TASK OBJECTIVE: Rewrite the records from the line containing "How many series does the legend list?" through the line containing "What is the value shown for НДФЛ?", inclusive, replacing "category" with "group" and leaving everything else unchanged.

THE INPUT:
============
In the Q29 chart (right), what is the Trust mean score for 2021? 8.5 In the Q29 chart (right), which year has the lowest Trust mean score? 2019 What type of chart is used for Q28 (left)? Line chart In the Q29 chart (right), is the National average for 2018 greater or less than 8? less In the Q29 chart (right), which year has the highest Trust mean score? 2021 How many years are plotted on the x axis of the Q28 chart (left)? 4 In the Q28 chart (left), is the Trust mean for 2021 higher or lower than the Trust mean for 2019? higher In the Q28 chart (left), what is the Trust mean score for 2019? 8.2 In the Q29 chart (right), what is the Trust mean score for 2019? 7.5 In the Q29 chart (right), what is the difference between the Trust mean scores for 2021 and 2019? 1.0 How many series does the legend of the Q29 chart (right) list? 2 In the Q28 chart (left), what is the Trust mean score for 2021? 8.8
============
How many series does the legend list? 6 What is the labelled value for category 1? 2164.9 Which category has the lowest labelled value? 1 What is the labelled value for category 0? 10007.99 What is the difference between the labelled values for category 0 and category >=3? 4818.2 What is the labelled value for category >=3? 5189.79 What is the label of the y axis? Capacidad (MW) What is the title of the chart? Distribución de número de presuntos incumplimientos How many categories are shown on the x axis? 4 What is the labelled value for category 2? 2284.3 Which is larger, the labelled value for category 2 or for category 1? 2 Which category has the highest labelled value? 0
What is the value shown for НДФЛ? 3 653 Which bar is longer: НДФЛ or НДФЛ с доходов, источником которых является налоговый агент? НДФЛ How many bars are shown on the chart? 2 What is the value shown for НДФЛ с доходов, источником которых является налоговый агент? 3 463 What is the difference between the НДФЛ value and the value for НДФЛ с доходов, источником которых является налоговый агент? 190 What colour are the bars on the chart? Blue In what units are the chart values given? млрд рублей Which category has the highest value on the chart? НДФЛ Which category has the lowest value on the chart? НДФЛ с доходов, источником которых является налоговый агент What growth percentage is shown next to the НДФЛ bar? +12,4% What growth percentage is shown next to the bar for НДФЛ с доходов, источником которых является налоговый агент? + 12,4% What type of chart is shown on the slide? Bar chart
============
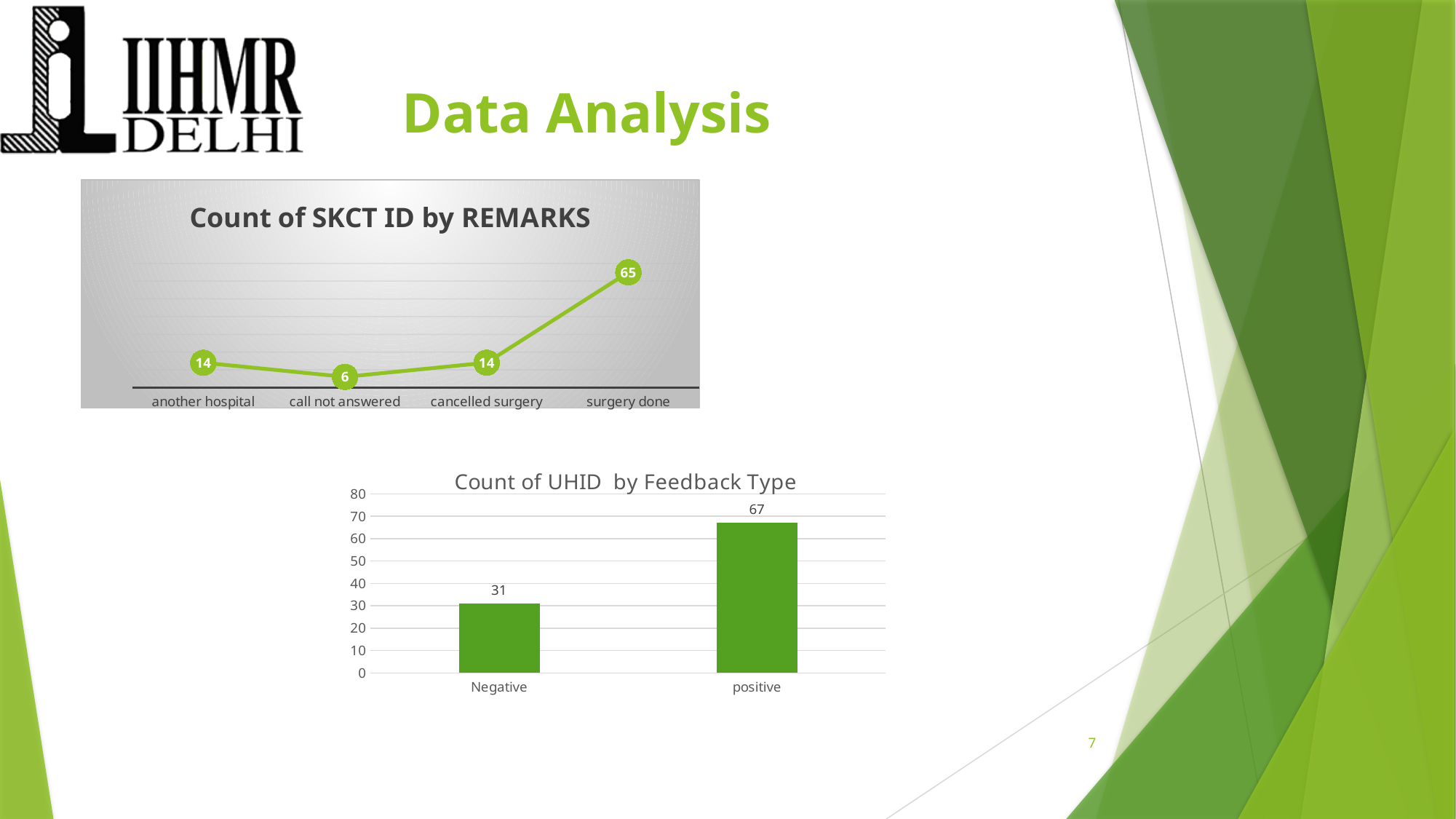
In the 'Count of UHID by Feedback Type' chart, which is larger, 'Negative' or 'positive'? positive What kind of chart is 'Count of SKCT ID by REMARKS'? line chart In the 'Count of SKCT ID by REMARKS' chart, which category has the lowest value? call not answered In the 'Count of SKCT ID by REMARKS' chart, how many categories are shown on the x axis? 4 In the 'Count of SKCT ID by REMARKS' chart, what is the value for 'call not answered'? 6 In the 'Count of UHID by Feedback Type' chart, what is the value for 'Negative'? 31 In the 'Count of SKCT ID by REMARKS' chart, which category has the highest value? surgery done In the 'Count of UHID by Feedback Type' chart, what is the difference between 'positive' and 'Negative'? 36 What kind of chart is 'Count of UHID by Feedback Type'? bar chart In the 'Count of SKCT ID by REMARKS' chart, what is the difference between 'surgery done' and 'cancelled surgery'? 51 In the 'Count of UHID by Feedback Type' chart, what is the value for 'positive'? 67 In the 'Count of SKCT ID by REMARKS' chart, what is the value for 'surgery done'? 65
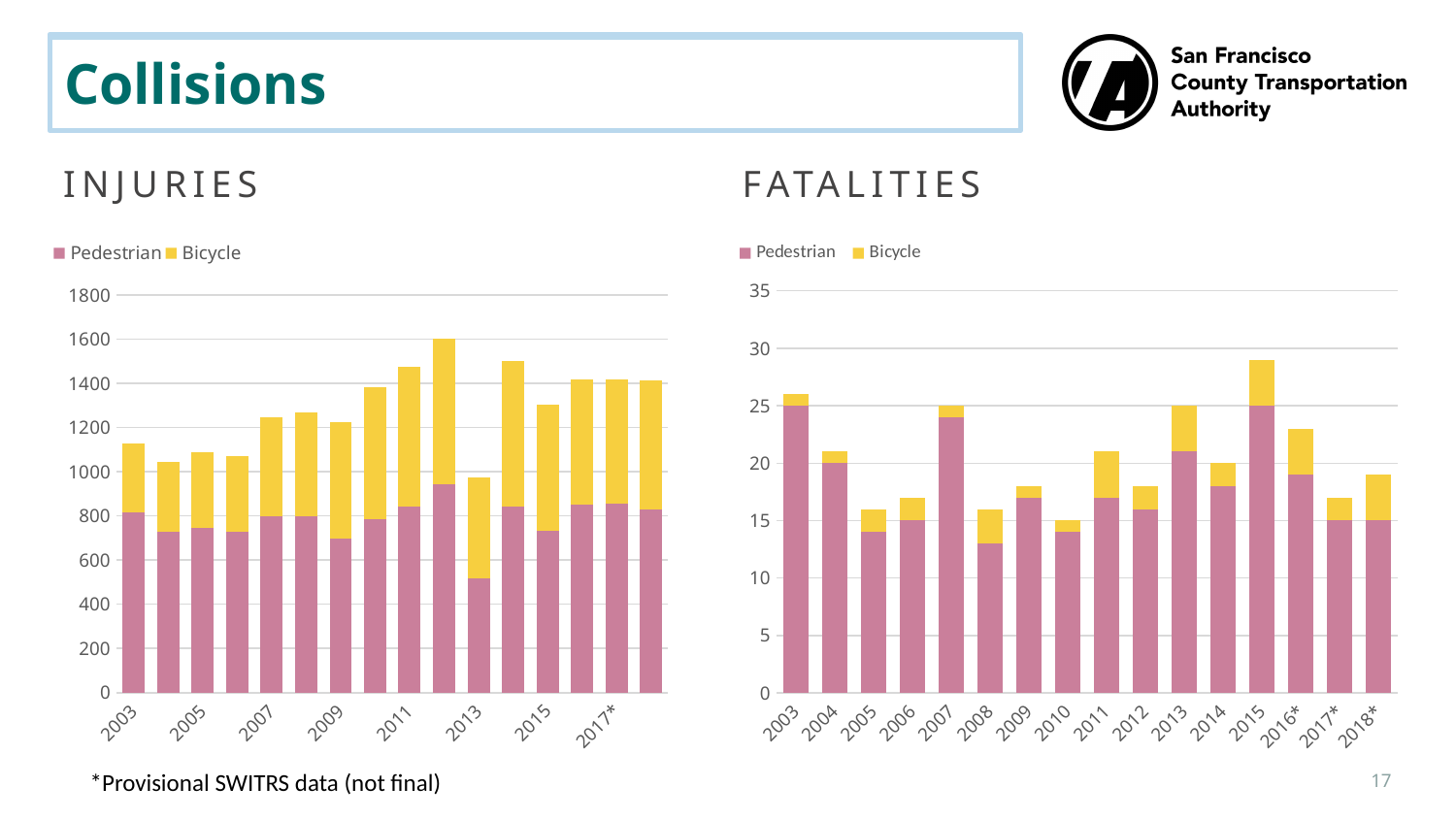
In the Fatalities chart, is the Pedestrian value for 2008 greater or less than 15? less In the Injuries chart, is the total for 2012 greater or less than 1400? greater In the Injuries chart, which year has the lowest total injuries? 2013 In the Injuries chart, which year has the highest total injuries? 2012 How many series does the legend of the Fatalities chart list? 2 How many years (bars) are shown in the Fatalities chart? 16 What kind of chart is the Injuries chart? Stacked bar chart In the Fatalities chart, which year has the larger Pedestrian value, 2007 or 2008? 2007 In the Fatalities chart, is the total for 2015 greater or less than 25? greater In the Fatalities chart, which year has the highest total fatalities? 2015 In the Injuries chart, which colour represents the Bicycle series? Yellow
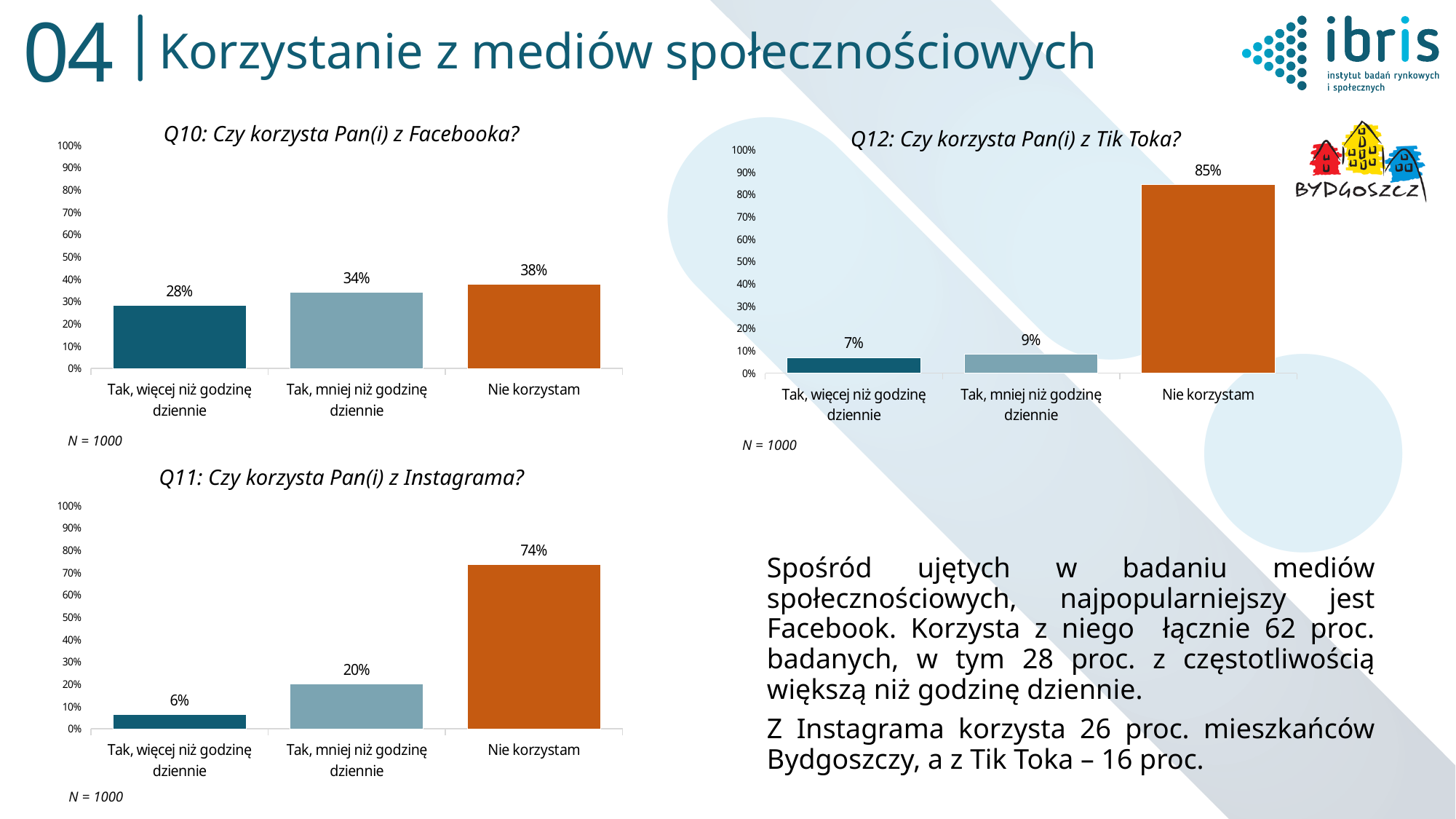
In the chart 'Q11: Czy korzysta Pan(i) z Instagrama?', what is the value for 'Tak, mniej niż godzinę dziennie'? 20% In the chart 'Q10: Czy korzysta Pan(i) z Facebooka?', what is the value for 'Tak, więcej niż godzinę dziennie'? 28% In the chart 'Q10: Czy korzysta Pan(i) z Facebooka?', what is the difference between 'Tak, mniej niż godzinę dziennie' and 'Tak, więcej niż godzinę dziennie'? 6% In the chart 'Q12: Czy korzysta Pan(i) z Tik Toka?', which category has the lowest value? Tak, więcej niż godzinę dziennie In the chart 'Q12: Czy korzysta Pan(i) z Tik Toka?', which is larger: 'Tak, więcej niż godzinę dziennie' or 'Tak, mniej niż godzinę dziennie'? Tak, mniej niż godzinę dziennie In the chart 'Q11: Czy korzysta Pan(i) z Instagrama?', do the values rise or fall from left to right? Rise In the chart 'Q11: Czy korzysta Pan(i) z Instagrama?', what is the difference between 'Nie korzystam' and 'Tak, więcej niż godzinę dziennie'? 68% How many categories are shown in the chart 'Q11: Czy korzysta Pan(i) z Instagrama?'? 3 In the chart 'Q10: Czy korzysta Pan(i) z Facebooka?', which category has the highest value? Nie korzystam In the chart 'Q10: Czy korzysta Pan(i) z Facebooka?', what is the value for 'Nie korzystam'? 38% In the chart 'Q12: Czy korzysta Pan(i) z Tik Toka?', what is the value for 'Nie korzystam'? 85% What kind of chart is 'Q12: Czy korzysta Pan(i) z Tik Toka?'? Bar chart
============
ANSWER TO THIS TASK:
How many series does the legend list? 6 What is the labelled value for group 1? 2164.9 Which group has the lowest labelled value? 1 What is the labelled value for group 0? 10007.99 What is the difference between the labelled values for group 0 and group >=3? 4818.2 What is the labelled value for group >=3? 5189.79 What is the label of the y axis? Capacidad (MW) What is the title of the chart? Distribución de número de presuntos incumplimientos How many categories are shown on the x axis? 4 What is the labelled value for group 2? 2284.3 Which is larger, the labelled value for group 2 or for group 1? 2 Which group has the highest labelled value? 0
What is the value shown for НДФЛ? 3 653 Which bar is longer: НДФЛ or НДФЛ с доходов, источником которых является налоговый агент? НДФЛ How many bars are shown on the chart? 2 What is the value shown for НДФЛ с доходов, источником которых является налоговый агент? 3 463 What is the difference between the НДФЛ value and the value for НДФЛ с доходов, источником которых является налоговый агент? 190 What colour are the bars on the chart? Blue In what units are the chart values given? млрд рублей Which group has the highest value on the chart? НДФЛ Which group has the lowest value on the chart? НДФЛ с доходов, источником которых является налоговый агент What growth percentage is shown next to the НДФЛ bar? +12,4% What growth percentage is shown next to the bar for НДФЛ с доходов, источником которых является налоговый агент? + 12,4% What type of chart is shown on the slide? Bar chart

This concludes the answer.